### Task description
Retype the excerpt on the Union's inflation and financing trends in full, without any changes.

### Selected passage
_ _ _

E.T. Ayuk and S.T. Kaboré (eds.), Wealth Through Integration, Insight and Innovation
in International Development 4, DOI 10.1007/978-1-4614-4415-2_15,
© International Development Research Centre 2013

Financially speaking, the Union maintained its tradition of low inflation, with an annual rate under 3%, in conformity with its first level convergence criteria and except for Guinea-Bissau, which was victim of a civil war and suffered during the initial period following the CFA devaluation. The money supply (M2) to GDP ratio and the private sector financing to GDP ratio between 1990 and 2007 showed notable progress, with the exception of the Ivory Coast due to a socio-economic crisis, of Niger of Guinea-Bissau, which had a low level of access to credit.

_ _ _

### Given data
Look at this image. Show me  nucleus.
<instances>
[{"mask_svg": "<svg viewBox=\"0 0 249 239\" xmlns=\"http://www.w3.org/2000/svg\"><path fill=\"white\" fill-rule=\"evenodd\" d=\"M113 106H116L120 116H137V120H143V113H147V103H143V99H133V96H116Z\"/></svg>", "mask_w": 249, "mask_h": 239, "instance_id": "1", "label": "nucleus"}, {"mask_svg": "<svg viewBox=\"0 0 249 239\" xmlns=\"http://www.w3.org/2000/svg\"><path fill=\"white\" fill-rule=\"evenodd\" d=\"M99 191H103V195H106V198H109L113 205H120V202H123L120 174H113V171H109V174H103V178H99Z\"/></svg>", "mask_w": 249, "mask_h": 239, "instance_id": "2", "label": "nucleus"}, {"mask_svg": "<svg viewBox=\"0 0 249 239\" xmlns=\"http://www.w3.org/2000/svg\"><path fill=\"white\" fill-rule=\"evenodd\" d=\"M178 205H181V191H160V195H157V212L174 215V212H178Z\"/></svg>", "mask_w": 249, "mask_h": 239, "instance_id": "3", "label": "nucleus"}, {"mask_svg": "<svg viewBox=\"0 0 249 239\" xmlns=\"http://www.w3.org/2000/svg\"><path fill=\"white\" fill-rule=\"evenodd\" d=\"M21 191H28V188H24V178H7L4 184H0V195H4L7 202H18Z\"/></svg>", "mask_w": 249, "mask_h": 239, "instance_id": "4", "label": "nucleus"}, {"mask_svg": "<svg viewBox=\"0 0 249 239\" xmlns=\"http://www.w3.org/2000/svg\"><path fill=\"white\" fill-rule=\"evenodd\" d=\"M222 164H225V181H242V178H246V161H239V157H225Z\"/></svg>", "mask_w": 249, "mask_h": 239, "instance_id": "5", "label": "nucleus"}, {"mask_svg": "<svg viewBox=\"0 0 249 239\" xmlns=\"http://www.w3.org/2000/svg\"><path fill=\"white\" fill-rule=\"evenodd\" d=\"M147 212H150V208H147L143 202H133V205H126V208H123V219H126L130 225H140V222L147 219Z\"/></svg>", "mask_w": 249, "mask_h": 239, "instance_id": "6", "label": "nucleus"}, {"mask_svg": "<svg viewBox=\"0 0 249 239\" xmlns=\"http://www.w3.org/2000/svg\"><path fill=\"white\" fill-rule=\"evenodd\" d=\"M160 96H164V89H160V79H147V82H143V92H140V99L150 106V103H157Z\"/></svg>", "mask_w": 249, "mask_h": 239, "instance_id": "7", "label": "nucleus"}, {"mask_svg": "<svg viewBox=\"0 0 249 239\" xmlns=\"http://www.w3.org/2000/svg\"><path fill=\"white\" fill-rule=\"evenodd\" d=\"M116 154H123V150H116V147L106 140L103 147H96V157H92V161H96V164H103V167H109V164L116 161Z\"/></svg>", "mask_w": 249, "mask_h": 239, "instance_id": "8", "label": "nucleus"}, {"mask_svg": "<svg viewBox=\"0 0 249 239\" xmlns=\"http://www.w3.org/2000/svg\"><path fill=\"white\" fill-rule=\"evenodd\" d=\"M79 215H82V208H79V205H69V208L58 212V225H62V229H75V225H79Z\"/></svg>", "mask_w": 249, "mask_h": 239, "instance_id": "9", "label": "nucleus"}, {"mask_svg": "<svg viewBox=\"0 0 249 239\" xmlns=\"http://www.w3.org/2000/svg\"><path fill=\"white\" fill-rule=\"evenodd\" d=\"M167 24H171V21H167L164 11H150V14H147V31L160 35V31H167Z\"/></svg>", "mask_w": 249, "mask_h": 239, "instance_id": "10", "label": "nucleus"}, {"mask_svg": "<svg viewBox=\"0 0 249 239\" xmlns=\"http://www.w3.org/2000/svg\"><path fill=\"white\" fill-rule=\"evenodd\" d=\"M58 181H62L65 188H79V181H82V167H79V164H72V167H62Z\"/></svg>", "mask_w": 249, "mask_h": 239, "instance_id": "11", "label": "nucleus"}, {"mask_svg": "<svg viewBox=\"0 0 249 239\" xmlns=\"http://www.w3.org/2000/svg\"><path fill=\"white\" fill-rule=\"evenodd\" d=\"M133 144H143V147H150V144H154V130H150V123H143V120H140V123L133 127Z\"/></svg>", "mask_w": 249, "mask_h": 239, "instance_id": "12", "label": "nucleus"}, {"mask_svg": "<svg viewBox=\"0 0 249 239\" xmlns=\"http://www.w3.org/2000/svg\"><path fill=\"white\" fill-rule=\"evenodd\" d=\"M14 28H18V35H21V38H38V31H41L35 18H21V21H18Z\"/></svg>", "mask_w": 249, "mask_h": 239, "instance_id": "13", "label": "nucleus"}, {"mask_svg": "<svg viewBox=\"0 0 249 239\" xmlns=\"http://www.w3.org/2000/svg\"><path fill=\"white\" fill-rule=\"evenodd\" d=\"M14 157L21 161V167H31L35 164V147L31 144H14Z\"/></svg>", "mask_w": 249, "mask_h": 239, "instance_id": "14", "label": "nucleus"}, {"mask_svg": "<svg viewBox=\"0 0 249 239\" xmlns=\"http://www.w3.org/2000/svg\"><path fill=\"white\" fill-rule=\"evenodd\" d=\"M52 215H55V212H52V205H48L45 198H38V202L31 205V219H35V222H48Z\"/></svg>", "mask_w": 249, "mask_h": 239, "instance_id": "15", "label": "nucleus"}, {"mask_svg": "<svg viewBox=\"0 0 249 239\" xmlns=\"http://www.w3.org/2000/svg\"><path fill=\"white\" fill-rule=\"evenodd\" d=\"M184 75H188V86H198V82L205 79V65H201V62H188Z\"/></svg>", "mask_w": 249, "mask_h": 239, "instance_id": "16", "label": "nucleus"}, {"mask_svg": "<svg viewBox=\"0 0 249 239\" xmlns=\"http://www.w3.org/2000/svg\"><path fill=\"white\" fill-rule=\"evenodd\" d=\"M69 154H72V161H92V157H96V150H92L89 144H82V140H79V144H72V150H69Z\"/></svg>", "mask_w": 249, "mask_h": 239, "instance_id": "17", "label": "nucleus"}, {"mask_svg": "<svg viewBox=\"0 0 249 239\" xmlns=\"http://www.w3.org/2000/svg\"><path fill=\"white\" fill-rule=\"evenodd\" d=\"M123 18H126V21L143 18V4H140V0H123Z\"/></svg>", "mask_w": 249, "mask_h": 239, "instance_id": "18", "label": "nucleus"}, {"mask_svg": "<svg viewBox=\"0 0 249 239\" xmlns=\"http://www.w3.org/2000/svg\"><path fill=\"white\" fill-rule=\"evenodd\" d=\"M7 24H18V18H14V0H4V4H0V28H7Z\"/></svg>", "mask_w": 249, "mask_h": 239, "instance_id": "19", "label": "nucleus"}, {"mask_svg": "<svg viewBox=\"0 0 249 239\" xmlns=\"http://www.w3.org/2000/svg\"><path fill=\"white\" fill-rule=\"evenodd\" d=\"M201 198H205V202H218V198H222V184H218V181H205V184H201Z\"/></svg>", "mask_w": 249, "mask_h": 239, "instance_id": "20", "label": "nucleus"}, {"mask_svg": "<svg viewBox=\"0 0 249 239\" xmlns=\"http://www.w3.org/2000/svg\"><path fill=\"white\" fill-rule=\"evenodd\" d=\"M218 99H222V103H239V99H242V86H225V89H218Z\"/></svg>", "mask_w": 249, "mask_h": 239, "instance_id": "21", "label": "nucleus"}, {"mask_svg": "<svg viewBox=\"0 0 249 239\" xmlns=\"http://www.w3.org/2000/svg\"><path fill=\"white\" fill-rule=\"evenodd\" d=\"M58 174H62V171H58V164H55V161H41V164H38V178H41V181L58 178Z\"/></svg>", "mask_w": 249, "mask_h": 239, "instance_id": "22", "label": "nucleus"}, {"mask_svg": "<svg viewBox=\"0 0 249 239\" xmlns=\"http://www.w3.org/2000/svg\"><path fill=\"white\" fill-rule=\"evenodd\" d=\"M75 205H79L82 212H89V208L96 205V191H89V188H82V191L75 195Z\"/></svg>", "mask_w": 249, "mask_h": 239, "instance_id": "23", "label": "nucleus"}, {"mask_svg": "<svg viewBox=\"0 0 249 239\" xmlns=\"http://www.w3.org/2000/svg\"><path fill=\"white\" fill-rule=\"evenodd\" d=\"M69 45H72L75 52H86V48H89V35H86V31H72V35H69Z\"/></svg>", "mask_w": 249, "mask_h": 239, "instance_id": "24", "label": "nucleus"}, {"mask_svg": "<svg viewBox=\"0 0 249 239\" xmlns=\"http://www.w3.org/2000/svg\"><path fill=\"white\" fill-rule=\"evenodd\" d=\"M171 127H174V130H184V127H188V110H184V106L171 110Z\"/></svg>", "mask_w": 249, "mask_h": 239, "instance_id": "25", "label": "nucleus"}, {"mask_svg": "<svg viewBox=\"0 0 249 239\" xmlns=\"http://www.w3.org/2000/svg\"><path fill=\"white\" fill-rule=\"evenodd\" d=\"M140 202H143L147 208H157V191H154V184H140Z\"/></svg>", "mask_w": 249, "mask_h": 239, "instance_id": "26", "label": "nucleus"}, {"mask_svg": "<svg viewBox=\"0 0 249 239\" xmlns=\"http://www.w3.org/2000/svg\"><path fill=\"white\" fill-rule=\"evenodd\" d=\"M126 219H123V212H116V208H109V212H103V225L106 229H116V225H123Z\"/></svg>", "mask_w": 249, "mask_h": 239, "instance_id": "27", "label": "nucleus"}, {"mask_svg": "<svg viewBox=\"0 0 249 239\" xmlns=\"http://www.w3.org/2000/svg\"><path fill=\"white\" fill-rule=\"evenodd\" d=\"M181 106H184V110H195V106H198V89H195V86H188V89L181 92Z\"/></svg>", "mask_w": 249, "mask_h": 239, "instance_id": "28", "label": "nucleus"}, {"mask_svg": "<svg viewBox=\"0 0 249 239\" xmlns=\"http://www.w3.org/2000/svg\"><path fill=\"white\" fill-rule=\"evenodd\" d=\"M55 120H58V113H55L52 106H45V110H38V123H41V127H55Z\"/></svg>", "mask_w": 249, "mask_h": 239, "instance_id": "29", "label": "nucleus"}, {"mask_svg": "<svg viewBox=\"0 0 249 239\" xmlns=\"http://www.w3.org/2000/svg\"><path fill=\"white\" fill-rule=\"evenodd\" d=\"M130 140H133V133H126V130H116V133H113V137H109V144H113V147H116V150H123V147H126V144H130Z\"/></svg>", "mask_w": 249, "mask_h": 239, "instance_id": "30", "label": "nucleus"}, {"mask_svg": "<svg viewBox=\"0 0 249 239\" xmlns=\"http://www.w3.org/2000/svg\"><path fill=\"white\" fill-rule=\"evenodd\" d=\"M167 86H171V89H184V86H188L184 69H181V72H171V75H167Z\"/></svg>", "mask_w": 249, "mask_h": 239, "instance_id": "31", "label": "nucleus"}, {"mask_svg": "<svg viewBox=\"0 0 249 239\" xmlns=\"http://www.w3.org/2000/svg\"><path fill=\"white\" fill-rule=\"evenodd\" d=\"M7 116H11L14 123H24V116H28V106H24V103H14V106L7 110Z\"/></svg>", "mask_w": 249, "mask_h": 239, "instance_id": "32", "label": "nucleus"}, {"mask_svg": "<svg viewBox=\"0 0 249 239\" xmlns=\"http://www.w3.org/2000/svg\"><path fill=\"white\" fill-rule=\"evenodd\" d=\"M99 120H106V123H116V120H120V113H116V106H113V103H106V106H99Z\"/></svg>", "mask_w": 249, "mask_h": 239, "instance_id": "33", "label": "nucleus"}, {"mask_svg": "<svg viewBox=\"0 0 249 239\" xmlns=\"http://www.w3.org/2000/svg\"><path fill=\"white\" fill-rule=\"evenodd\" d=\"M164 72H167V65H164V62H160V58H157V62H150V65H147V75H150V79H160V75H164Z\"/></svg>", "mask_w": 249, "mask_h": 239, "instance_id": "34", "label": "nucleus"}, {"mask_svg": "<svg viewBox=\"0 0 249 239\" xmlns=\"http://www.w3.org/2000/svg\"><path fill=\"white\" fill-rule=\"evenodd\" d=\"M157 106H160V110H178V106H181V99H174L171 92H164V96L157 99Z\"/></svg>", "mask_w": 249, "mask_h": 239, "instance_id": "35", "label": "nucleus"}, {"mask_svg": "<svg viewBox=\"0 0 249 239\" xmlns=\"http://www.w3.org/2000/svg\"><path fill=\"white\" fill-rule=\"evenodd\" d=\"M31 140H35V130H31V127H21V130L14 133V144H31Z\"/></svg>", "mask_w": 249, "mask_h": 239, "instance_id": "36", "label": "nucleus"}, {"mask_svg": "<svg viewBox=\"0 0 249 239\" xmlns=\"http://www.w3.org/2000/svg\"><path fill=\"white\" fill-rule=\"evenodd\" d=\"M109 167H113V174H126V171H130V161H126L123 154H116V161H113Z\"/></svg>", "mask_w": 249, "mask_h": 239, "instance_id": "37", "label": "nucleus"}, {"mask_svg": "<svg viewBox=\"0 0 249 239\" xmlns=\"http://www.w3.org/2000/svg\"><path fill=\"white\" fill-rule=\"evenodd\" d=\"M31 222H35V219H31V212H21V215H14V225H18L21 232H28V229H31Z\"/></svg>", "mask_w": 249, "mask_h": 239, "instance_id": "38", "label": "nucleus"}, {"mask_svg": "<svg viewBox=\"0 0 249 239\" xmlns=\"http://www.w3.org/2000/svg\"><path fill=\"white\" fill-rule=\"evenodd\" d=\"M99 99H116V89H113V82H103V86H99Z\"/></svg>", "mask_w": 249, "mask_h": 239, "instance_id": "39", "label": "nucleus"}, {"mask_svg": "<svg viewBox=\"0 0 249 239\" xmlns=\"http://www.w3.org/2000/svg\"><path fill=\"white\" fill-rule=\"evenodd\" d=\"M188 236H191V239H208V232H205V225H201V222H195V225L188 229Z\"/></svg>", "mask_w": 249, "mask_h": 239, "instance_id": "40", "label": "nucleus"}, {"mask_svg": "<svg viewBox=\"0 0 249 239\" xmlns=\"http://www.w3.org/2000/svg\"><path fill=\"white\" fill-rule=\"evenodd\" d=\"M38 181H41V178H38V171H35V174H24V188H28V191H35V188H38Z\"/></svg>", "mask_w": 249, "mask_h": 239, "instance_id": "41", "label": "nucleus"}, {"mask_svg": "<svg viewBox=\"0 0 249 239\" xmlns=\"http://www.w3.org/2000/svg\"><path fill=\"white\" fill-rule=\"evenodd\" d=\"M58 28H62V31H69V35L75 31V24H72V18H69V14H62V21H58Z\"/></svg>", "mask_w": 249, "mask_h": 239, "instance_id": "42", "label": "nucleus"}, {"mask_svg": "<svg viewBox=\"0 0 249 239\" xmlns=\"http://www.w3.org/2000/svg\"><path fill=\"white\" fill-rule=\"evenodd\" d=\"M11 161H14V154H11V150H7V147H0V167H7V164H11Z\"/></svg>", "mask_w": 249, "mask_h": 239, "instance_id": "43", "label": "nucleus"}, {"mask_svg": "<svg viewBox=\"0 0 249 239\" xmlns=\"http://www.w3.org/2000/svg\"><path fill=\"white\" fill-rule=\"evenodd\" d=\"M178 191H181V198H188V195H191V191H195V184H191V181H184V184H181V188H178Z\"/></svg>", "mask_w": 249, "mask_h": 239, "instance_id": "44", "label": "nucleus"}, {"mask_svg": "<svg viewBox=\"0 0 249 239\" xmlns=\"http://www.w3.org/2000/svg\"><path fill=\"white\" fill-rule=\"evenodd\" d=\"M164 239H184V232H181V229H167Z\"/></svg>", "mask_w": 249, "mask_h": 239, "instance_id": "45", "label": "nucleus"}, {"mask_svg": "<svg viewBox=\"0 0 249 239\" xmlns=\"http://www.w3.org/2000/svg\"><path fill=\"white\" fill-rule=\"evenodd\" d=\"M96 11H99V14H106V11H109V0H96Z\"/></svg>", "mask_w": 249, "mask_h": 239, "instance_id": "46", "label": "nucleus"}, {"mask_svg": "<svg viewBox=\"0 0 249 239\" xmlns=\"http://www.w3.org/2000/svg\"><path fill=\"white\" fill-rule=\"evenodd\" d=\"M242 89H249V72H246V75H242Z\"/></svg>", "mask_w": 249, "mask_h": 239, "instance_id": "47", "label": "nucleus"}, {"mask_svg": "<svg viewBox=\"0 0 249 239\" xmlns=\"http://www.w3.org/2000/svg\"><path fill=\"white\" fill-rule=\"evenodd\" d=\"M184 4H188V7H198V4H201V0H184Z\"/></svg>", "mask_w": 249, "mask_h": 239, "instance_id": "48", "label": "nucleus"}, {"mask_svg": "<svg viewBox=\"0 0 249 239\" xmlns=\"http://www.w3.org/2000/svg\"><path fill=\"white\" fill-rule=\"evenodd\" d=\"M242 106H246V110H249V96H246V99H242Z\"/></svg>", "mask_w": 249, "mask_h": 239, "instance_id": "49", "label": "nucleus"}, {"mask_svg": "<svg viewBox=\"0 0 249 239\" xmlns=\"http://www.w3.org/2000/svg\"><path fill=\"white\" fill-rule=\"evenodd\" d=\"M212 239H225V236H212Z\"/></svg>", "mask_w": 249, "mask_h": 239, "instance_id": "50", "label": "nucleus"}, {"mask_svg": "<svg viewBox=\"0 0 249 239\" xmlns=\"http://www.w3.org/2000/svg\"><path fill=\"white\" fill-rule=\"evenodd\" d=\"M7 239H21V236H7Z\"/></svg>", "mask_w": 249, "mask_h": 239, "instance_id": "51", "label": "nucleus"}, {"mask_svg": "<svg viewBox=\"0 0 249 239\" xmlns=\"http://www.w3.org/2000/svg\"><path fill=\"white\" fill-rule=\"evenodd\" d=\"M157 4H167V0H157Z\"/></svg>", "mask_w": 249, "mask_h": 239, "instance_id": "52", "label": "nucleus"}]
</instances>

_ _ _

### Response
E.T. Ayuk and S.T. Kaboré (eds.), Wealth Through Integration, Insight and Innovation
in International Development 4, DOI 10.1007/978-1-4614-4415-2_15,
© International Development Research Centre 2013

Financially speaking, the Union maintained its tradition of low inflation, with an annual rate under 3%, in conformity with its first level convergence criteria and except for Guinea-Bissau, which was victim of a civil war and suffered during the initial period following the CFA devaluation. The money supply (M2) to GDP ratio and the private sector financing to GDP ratio between 1990 and 2007 showed notable progress, with the exception of the Ivory Coast due to a socio-economic crisis, of Niger of Guinea-Bissau, which had a low level of access to credit.